Thailand’s dtac reported sluggish financial results last year as the economic slowdown since the May coup and intensive competition led to zero connection growth and lower ARPU.

The Telenor subsidiary, the country’s second largest operator with a 29 per cent market share, managed to post a 1.5 per cent increase in net income to THB10.7 billion ($327 million). But revenue fell 4.4 per cent to THB90.4 billion due to softening service revenue and lower interconnection (IC) income, which dropped 36 per cent to THB6.7 billion. The IC rate was reduced to THB0.45 from THB1.00 in mid-2013.

Its connections base was flat at 28 million last year, and blended ARPU fell 4.1 per cent to THB202 ($6.20).

The number of customers on its 2.1GHz network almost doubled to 20.1 million over the past year, which helped lower regulatory costs (network sharing charges) by 28 per cent to THB15.5 billion. Regulatory costs as a percentage of service revenue fell from 31 per cent in 2013 to 22.8 per cent last year.

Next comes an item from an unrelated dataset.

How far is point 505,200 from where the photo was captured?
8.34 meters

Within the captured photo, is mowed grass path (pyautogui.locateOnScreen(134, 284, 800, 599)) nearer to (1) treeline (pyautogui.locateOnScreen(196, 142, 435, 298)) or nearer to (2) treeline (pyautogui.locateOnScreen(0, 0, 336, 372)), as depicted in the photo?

The company said revenue from mobile internet service was the main growth driver, while voice and international roaming revenues declined.

Data revenue increased 23 per cent to THB27.8 billion and now accounts for 41 per cent of service revenue (up from 23 per cent a year ago). The company attributed the growth to its 3G network expansion, growing demand for social media and streaming content, and rising smartphone penetration, which expanded from 33 per cent in 2013 to 48 per cent at the end of last year.

International roaming income dropped 30 per cent to THB1.466 billion.

Sales of handsets and starter kit revenue increased 9.7 per cent to THB15.2 billion due in part to the iPhone 6 launch in Q4 and increased interest in handset bundled packages. The company noted, however, that handset margins turned to negative as it spent more to boost smartphone penetration and retain customers.

Its EBITDA was up 3.4 per cent to THB31.1 billion, and EBITDA margin improved to 34.3 per cent from 31.1 per cent in 2013.

dtac said its network expansion is 40 per cent completed and it is on track to have the targeted 6,500 bases stations installed by the end of Q1. Network capex during the year rose 14 per cent to THB4.77 billion.

It is planning a minimum total capex spend of THB14 billion this year based on what the company says is an infrastructure sharing model.